- **Written problem**
Copy the records word for word, beginning at the line that contains "What spatial distance" and stopping after the line that contains "Result: 824".

- **Extracted data**
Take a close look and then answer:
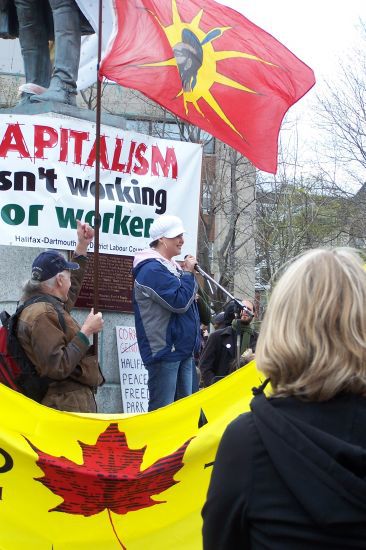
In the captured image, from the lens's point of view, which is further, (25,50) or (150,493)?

--

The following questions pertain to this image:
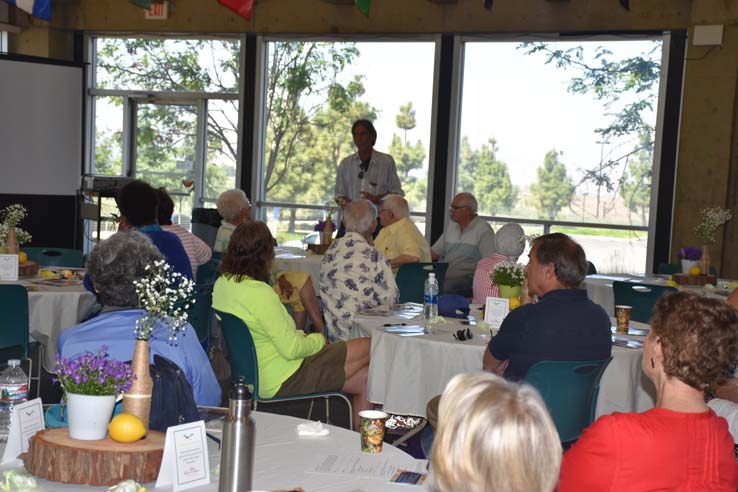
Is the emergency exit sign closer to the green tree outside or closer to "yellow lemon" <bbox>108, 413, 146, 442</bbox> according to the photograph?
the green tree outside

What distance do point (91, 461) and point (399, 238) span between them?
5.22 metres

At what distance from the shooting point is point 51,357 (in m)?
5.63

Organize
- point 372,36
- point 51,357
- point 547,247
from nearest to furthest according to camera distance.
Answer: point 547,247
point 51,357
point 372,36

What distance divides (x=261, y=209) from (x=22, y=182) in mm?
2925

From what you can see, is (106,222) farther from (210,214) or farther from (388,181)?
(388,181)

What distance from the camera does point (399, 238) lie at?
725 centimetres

...

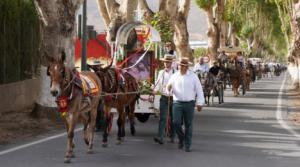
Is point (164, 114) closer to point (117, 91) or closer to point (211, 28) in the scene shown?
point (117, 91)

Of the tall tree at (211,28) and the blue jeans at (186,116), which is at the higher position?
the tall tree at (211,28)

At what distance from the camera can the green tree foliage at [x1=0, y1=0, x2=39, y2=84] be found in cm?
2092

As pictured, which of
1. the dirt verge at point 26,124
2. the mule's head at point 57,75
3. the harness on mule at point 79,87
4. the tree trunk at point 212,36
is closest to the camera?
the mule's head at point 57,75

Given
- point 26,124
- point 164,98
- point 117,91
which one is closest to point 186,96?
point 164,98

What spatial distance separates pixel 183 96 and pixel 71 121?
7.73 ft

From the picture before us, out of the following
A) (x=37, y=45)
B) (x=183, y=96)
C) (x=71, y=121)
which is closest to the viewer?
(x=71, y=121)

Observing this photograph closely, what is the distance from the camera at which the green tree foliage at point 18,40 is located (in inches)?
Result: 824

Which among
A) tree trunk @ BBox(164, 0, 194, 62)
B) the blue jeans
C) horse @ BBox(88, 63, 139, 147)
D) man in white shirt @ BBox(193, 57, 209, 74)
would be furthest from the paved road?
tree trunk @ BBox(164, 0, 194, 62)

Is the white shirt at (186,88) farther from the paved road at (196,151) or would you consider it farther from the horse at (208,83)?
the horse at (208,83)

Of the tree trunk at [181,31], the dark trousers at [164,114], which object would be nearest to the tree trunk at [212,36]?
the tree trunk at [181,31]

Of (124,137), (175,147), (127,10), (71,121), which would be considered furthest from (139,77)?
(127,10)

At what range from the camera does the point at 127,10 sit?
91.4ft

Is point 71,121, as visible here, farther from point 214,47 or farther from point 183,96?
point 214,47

- **Problem solution**
What spatial distance separates pixel 183 96 and pixel 71 121?
7.73 ft

From the picture before us, out of the following
A) (x=37, y=45)
B) (x=183, y=96)
C) (x=71, y=121)
which is closest to the viewer?
(x=71, y=121)

Observing this photograph closely, what is the distance from the camera at which the green tree foliage at point 18,40 is located (in inches)?
Result: 824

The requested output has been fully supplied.